## Source passage
=== Section Start ===

California Church Hosts Interfaith Online Prayer for Families Devastated by COVID-19 and Fire

LOS ANGELES — On September 16, 2020, religious people all over California gathered together for a prayer rally held by California Zion Church.  

California Zion Church announced their intention to hold an interreligious prayer meeting online calling for the end of the coronavirus and for the protection of Californians affected by the recent wildfires. It was held online on September 16th, with thousands praying together in solidarity. The event was notable for not being a prayer meeting of just one religious community, but of being able to bring together people of varying faiths — faith communities that, at times, have been hostile and antagonistic towards one another. 

The California-based event follows the international event held by Shincheonji Church of Jesus, an international church established in South Korea.

=== Section End ===

## Source information
=== Section Start ===

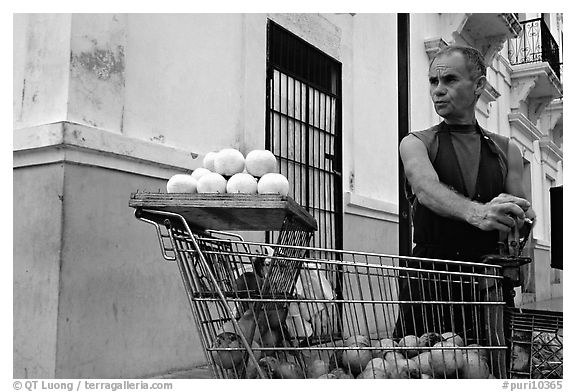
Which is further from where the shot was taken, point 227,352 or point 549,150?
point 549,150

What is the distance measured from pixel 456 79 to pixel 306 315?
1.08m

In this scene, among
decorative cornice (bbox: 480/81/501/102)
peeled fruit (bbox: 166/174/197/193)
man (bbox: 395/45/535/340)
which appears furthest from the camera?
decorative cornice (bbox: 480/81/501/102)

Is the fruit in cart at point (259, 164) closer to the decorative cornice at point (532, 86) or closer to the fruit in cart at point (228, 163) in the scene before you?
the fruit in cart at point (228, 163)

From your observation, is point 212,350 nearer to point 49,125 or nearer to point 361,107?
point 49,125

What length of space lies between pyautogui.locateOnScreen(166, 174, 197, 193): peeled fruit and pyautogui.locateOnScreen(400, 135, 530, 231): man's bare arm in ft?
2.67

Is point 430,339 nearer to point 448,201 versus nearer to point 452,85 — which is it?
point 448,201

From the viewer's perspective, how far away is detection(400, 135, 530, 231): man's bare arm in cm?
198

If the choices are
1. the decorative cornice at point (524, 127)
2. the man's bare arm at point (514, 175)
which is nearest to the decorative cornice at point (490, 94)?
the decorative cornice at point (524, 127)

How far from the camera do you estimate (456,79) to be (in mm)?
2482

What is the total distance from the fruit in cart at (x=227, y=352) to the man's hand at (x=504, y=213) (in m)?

=== Section End ===
=== Section Start ===

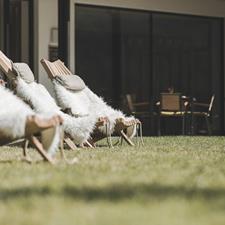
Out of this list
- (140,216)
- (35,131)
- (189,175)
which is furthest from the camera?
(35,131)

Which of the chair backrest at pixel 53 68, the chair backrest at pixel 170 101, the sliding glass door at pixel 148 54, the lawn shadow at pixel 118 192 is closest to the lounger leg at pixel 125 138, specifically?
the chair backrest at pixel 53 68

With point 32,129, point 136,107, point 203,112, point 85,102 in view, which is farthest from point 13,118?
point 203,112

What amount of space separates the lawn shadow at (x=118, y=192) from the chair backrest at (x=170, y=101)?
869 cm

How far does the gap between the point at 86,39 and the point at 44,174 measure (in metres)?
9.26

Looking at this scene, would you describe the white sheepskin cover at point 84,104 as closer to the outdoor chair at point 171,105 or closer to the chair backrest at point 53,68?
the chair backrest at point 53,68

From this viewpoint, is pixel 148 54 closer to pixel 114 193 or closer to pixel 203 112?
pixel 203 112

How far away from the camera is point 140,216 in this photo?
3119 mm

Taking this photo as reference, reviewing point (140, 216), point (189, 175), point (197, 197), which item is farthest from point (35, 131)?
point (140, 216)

=== Section End ===

## Directions for this task
Which places does the article about the California interfaith online prayer name?

## Exercise solution
Los Angeles, California, South Korea